Using the sheet shown in my previous post, I placed an order.

FYI, my bench top is 97 inches long and 25.75 inches deep (about 246 cm x 63 cm). I was shooting for a modular set up that was 95 by 19 inches (about 241 cm x 48 cm). This is where the sheet came in handy.

The HobbyZone site can be a tiny bit confusing. Although one can choose between Dollars, Euro or Zloty, all of the prices include VAT. This is only subtracted once the order is placed. For example, the OM03 Corner Drawer Module is listed at $32.57 on the site, but the actual cost is only $26.48. It's not the worst thing in the world, as the order ended up being much less than I thought.

Here is the final order:

Here is the box upon arrival:

 (I'll cover the paint stands in a subsequent blog)

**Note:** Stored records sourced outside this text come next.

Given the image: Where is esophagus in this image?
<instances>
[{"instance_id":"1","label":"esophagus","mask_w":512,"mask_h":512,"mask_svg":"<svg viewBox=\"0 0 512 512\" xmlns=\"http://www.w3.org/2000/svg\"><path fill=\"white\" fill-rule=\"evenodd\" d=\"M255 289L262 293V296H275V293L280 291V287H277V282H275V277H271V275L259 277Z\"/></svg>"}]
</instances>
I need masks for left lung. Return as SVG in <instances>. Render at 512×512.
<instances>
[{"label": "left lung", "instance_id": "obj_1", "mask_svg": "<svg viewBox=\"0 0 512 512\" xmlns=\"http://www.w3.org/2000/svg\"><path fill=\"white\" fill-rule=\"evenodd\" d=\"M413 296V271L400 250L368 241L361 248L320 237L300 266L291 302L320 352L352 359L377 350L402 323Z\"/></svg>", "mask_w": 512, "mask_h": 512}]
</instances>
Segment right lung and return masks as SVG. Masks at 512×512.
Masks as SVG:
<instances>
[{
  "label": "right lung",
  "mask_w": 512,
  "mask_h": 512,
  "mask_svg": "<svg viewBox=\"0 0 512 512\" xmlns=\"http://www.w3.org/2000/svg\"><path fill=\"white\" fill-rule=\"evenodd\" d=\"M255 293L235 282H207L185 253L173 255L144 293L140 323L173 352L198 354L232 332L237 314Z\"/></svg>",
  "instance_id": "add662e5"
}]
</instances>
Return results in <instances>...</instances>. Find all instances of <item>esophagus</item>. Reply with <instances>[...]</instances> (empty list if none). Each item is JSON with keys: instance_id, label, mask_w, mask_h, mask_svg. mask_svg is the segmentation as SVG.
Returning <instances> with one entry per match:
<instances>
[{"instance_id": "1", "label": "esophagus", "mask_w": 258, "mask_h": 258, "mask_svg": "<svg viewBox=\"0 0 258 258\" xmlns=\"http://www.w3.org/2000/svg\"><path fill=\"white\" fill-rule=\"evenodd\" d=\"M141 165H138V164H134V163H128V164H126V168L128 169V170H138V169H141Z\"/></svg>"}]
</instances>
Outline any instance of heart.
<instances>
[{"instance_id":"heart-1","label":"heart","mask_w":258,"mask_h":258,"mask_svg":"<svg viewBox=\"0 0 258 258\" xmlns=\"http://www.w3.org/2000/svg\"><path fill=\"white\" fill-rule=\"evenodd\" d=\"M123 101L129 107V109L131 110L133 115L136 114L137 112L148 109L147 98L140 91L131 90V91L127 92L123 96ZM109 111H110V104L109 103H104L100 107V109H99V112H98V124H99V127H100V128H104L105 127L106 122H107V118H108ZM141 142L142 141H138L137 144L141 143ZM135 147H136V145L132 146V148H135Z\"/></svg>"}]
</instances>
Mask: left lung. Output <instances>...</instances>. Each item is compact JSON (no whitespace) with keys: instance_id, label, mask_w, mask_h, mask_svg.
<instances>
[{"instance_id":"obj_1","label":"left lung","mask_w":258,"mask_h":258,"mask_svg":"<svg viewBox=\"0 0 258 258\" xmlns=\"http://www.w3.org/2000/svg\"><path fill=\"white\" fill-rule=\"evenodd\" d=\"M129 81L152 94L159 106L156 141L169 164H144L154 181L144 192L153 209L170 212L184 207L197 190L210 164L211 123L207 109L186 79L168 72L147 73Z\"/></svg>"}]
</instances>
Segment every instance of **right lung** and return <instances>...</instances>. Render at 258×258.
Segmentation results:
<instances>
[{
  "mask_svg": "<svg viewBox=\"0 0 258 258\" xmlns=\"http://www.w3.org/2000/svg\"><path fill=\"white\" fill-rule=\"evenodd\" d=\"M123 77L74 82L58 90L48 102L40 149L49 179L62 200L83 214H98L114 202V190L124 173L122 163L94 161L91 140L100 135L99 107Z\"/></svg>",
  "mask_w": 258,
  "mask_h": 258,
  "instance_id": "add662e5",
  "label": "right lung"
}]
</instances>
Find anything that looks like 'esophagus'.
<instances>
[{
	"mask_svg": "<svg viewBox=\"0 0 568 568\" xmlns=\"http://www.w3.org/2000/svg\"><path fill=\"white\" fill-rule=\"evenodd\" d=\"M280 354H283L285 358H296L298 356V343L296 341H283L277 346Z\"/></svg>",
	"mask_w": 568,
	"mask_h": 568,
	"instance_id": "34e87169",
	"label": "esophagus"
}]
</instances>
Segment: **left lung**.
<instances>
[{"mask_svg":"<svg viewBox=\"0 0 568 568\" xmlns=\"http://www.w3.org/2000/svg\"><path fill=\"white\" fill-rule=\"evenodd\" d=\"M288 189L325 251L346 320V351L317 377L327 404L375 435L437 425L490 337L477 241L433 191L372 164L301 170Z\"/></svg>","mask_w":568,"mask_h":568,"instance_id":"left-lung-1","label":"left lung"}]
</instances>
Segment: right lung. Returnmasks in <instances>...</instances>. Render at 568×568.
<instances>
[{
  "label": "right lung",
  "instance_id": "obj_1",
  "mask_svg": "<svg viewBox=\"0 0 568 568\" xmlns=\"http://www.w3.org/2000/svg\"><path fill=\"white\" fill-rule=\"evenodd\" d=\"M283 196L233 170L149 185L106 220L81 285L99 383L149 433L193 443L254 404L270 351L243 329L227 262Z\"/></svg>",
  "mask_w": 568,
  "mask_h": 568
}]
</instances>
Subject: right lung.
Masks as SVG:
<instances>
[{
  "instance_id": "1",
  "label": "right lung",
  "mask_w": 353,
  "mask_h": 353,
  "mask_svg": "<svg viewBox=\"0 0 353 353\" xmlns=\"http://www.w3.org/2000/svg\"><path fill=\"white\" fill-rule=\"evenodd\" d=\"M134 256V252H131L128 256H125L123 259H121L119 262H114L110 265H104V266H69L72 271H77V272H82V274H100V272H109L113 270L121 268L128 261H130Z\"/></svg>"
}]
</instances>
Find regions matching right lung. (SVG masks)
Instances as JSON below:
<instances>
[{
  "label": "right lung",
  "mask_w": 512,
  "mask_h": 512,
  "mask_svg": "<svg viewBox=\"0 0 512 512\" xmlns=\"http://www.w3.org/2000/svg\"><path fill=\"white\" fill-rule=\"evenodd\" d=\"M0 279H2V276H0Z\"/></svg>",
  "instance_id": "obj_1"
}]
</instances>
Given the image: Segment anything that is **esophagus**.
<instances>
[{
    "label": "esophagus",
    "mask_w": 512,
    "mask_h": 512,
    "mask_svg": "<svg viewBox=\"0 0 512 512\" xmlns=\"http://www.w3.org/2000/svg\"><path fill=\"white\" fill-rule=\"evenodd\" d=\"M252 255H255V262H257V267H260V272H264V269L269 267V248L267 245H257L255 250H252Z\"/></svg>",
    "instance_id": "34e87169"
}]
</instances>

Being composed of lots and lots of MDF, I was fearful that the shipping from Poland with be prohibitive. Miraculously, the nearly 75 pound box was just $138.86 to ship via UPS to the U.S.

As can be seen, the order was blocked out inside with cardboard tubing wrapped in bubble wrap. Pretty clever. The invoice was in a plastic sleeve and included some stickers and pencils:

There were a total of 24 boxes inside:

Each box is essentially a small kit, so I was in for a lot of construction! Here are the parts for one of the three-drawer units:

In the shot above, the drawer components can be seen, as well as the part for the "carcass" that contains them. The carcass parts are all slotted and notched. The small holes in the square parts to the left are for magnets, which attach the various units together (more on this later). The back of the unit is coated on the inside with sturdy vinyl sheeting, as are the drawer fronts and the dividers (the slotted parts).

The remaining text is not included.